Former England captain and celebrated commentator Tony Greig passed away after losing his battle with lung cancer here today.
Greig was 66. He breathed his last at a hospital here after being brought in a "critical condition".
He was diagnosed with lung cancer in October this year after undergoing treatment for what was initially thought to be bronchitis in May.
He underwent tests after the World Twenty20 Championships in Sri Lanka and it was revealed that there was a small lesion at the base of his right lung.
"On his return to Australia he had fluid removed from the right lung and testing revealed he had lung cancer," the 'Sydney Morning Herald' reported.
Greig's son Mark told a newspaper that his father's cancer had progressed to "stage four".
While commentating during the coverage of the first Australia-South Africa in November, Greig spoke about the disease.
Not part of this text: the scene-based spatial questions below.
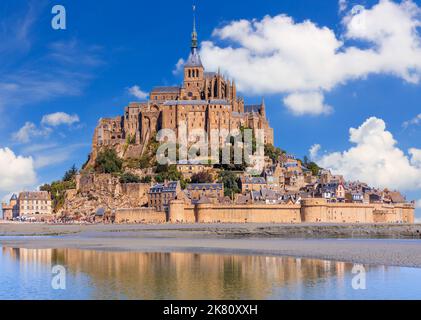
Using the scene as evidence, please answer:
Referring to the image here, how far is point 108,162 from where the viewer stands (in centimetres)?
7975

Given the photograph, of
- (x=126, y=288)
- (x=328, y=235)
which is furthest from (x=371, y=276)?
(x=328, y=235)

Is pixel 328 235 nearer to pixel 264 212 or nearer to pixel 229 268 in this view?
pixel 264 212

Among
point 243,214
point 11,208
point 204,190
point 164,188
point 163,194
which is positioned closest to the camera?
point 243,214

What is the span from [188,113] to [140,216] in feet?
80.5

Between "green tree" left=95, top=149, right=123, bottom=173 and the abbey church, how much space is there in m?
3.35

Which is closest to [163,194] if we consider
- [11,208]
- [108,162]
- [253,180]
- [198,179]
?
[198,179]

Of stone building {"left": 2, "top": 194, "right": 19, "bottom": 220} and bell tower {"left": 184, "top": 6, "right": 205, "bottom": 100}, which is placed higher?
bell tower {"left": 184, "top": 6, "right": 205, "bottom": 100}

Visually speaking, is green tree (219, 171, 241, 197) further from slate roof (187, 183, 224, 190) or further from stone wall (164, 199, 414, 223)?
stone wall (164, 199, 414, 223)

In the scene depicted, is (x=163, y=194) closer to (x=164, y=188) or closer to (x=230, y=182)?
(x=164, y=188)

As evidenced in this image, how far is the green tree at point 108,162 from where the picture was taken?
79.4 meters

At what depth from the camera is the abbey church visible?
85.2 m

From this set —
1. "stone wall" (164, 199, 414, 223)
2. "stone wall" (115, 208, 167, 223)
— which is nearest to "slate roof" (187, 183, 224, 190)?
"stone wall" (164, 199, 414, 223)

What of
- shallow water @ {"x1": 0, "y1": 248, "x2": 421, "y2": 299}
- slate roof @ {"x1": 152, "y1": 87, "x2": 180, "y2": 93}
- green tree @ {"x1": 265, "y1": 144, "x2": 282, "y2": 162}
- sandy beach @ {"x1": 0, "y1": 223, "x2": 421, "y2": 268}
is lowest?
shallow water @ {"x1": 0, "y1": 248, "x2": 421, "y2": 299}

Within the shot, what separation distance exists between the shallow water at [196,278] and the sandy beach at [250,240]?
3.58 m
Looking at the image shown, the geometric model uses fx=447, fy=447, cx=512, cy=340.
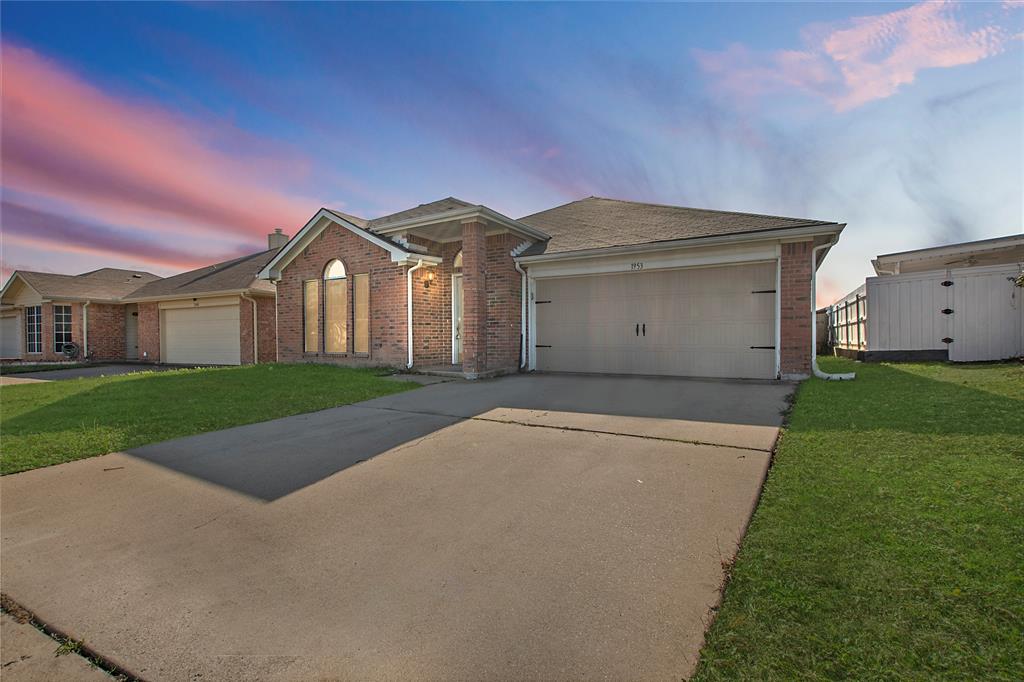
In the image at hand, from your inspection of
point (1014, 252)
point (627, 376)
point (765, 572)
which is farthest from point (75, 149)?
point (1014, 252)

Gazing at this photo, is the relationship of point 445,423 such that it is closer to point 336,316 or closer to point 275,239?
point 336,316

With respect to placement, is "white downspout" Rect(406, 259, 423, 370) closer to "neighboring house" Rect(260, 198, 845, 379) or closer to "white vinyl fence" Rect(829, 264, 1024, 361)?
"neighboring house" Rect(260, 198, 845, 379)

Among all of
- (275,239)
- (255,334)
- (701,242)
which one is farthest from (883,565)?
(275,239)

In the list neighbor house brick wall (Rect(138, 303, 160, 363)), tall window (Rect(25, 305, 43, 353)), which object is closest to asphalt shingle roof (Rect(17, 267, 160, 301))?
tall window (Rect(25, 305, 43, 353))

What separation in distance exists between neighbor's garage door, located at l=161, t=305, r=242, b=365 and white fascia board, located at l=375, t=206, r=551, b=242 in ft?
31.3

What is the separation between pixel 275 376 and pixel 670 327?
29.1ft

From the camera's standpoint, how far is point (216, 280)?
18.2 metres

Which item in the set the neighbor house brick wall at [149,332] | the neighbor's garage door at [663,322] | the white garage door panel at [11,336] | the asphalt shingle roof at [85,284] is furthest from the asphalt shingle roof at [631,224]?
the white garage door panel at [11,336]

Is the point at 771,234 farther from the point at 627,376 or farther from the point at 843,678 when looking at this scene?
the point at 843,678

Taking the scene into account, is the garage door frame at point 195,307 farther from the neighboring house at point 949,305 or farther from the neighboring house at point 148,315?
the neighboring house at point 949,305

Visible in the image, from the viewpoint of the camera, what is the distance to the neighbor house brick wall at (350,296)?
11148 mm

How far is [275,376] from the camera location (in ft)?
33.4

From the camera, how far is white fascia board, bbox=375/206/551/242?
31.7 feet

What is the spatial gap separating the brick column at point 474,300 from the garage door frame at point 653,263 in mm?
1338
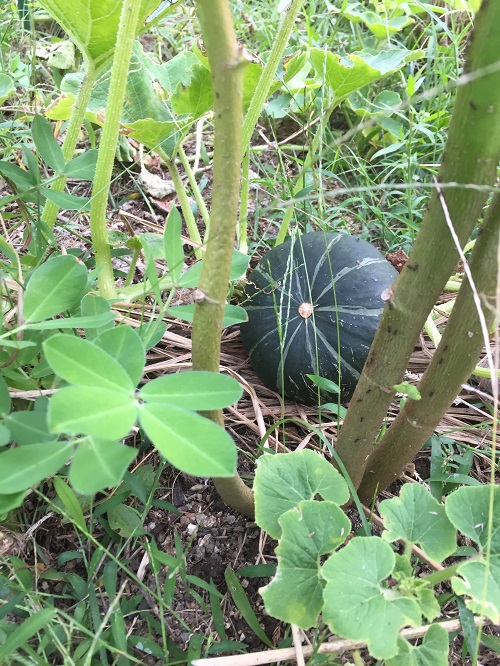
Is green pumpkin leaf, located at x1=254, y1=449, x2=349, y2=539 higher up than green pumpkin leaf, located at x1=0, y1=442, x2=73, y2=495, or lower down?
lower down

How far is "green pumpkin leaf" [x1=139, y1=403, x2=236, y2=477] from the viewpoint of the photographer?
0.59 m

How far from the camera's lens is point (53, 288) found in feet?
3.04

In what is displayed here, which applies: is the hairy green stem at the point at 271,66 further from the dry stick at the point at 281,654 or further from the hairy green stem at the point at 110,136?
the dry stick at the point at 281,654

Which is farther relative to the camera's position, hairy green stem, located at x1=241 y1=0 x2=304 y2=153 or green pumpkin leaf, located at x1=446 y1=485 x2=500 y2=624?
hairy green stem, located at x1=241 y1=0 x2=304 y2=153

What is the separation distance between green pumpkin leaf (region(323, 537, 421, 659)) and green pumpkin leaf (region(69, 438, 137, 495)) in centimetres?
33

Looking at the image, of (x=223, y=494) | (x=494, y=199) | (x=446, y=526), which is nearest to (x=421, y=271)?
(x=494, y=199)

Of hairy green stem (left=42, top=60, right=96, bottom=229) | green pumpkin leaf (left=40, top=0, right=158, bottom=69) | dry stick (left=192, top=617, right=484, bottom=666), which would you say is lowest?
dry stick (left=192, top=617, right=484, bottom=666)

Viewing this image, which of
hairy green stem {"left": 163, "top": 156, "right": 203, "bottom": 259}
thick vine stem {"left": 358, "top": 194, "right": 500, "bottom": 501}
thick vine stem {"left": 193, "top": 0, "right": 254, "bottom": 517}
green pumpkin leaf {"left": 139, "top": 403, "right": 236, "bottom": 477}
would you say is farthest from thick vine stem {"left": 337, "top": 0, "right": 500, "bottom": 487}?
hairy green stem {"left": 163, "top": 156, "right": 203, "bottom": 259}

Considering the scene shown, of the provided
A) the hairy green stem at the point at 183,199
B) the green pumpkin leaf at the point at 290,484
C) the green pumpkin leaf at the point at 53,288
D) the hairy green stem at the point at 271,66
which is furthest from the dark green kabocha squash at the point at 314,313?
the green pumpkin leaf at the point at 53,288

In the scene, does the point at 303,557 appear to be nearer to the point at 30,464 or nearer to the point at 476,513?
the point at 476,513

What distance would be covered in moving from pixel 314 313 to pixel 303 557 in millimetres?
917

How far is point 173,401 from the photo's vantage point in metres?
0.68

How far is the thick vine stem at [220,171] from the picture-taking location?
598 millimetres

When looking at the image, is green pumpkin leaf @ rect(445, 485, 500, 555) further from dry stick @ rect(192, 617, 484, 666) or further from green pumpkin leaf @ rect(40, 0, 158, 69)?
green pumpkin leaf @ rect(40, 0, 158, 69)
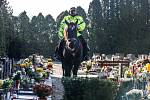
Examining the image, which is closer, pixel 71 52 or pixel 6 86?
pixel 6 86

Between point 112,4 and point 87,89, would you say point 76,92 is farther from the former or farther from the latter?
point 112,4

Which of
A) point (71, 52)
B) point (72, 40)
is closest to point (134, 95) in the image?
point (72, 40)

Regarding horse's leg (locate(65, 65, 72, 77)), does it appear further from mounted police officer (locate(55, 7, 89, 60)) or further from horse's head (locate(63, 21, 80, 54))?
horse's head (locate(63, 21, 80, 54))

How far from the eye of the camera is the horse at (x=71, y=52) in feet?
71.8

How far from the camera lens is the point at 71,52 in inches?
869

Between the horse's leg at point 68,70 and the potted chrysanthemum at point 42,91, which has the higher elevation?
the horse's leg at point 68,70

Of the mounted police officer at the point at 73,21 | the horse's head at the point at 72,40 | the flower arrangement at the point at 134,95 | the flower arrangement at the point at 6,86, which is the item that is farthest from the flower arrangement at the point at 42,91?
the mounted police officer at the point at 73,21

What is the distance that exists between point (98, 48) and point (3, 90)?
2703 inches

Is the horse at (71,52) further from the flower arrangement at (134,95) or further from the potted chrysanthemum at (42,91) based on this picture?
the flower arrangement at (134,95)

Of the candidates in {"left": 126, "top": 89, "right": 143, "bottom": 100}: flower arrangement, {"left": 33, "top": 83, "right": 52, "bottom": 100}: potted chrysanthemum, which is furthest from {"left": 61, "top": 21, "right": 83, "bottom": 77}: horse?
{"left": 126, "top": 89, "right": 143, "bottom": 100}: flower arrangement

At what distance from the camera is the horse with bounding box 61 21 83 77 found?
21.9 metres

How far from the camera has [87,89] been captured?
48.8ft

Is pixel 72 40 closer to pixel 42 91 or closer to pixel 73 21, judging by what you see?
pixel 73 21

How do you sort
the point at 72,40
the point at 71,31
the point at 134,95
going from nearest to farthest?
the point at 134,95
the point at 72,40
the point at 71,31
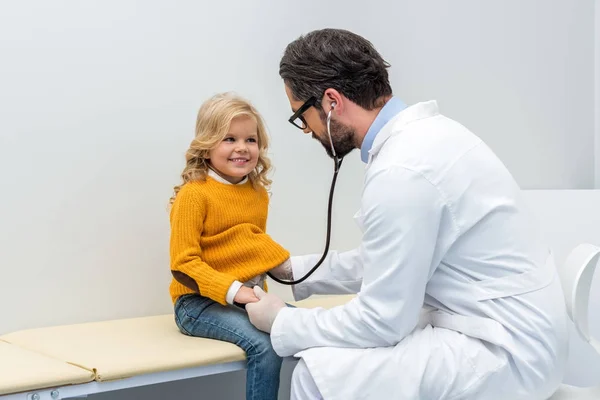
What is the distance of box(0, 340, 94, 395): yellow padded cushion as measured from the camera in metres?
1.68

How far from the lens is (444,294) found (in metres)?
1.78

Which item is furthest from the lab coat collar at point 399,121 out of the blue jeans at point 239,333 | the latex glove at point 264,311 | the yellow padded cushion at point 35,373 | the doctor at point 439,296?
the yellow padded cushion at point 35,373

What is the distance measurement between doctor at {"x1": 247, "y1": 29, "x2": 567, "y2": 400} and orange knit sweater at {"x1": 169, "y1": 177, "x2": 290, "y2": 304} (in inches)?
13.9

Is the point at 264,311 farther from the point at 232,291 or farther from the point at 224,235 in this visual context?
the point at 224,235

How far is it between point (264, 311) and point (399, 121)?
591 mm

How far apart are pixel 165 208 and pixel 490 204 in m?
1.22

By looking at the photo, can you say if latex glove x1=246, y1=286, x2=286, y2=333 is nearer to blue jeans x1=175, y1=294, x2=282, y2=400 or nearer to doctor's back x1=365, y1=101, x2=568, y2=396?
blue jeans x1=175, y1=294, x2=282, y2=400

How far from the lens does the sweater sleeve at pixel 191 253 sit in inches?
81.1

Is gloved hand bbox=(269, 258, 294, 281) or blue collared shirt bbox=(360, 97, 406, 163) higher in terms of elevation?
blue collared shirt bbox=(360, 97, 406, 163)

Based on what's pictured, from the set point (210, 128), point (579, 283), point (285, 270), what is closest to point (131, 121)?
point (210, 128)

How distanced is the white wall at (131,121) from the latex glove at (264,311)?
659 millimetres

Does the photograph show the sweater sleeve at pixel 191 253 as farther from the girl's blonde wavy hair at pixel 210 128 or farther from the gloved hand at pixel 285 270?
the gloved hand at pixel 285 270

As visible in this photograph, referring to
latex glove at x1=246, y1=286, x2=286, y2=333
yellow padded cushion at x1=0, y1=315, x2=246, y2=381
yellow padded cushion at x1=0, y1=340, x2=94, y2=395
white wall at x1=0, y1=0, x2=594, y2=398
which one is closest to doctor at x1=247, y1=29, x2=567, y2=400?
latex glove at x1=246, y1=286, x2=286, y2=333

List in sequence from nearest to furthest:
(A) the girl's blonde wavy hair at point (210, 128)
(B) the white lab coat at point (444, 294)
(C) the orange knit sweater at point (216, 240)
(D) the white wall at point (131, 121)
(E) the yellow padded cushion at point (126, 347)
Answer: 1. (B) the white lab coat at point (444, 294)
2. (E) the yellow padded cushion at point (126, 347)
3. (C) the orange knit sweater at point (216, 240)
4. (A) the girl's blonde wavy hair at point (210, 128)
5. (D) the white wall at point (131, 121)
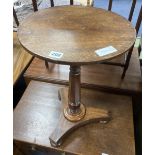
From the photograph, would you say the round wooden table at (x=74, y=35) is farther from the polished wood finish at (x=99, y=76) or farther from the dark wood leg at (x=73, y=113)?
the polished wood finish at (x=99, y=76)

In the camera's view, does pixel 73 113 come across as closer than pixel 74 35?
No

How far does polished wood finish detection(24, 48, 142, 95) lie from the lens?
4.41 ft

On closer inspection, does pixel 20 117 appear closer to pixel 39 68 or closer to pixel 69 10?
pixel 39 68

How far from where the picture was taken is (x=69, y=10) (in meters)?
1.05

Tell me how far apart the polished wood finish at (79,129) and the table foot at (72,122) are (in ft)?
0.11

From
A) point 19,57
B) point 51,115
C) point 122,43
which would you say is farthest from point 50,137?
point 19,57

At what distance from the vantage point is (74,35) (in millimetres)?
856

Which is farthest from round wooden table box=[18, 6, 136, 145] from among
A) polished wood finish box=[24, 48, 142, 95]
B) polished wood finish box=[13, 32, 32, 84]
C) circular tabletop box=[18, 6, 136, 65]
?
polished wood finish box=[13, 32, 32, 84]

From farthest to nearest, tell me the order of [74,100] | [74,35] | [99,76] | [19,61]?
[19,61], [99,76], [74,100], [74,35]

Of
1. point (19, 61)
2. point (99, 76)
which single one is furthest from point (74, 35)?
point (19, 61)

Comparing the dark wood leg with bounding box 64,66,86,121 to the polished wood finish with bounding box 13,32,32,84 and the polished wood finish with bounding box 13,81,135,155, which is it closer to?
the polished wood finish with bounding box 13,81,135,155

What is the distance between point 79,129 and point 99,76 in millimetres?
422

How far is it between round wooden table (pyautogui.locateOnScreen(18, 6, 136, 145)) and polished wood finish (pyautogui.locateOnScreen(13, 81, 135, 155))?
10cm

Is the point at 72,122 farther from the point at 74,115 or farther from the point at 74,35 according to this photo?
the point at 74,35
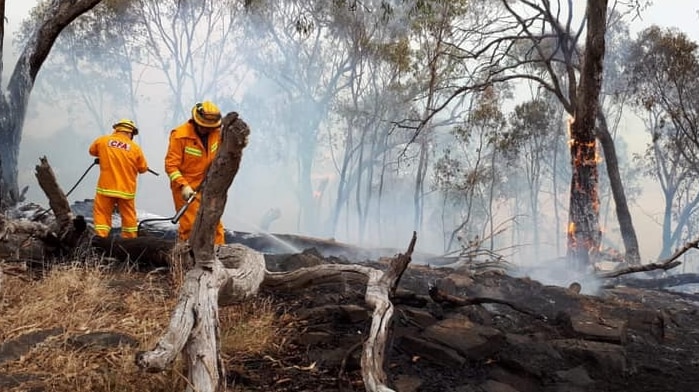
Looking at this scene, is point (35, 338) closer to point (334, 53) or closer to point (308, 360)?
point (308, 360)

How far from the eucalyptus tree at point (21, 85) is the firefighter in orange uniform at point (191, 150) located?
162 inches

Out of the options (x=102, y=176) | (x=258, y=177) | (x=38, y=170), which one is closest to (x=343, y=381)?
(x=38, y=170)

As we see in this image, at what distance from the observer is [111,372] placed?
128 inches

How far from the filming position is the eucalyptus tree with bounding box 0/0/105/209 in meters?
8.65

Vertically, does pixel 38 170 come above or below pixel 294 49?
below

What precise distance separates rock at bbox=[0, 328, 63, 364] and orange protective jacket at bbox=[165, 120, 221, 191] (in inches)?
86.5

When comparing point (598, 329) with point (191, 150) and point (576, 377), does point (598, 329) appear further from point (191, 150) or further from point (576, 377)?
point (191, 150)

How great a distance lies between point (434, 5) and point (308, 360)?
18.8m

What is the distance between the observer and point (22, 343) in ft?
11.6

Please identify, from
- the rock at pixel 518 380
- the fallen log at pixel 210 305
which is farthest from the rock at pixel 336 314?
the rock at pixel 518 380

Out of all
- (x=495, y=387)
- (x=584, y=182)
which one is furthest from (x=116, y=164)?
(x=584, y=182)

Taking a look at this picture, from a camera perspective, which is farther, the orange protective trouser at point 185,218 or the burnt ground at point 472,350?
the orange protective trouser at point 185,218

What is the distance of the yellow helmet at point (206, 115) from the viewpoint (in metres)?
5.57

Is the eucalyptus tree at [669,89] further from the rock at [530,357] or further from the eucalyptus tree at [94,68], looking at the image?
the eucalyptus tree at [94,68]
"It's not good. The truth is I've got lung cancer. Now it's a case of what they can do," Greig had said.
Born in Queenstown, South Africa, Greig qualified to play for England due to his Scottish parentage. His father was a Scot.
In his 58-match Test career, Greig scored 3,599 runs and picked up 141 wickets. In 22 ODIs that he played, Greig scored 269 runs and managed 19 wickets.
Greig was a leading international all-rounder for England. Considered a controversial figure, he helped Kerry Packer start the World Series Cricket by signing up many English as well as some West Indian and Pakistani cricketers.
The move ended up costing him England's captaincy.
The best performance of Greig's captaincy career came in 1976-77, when England toured India for a five-Test series.
The team had not won there for 15 years but went on to score one of their most convincing triumphs when they clinched the first three Tests by huge margins.
Greig turned into a successful commentator following the end of his playing career in 1977 and was forthright with his views. He was one of the most bitter critics of BCCI's opposition to the Decision Review System.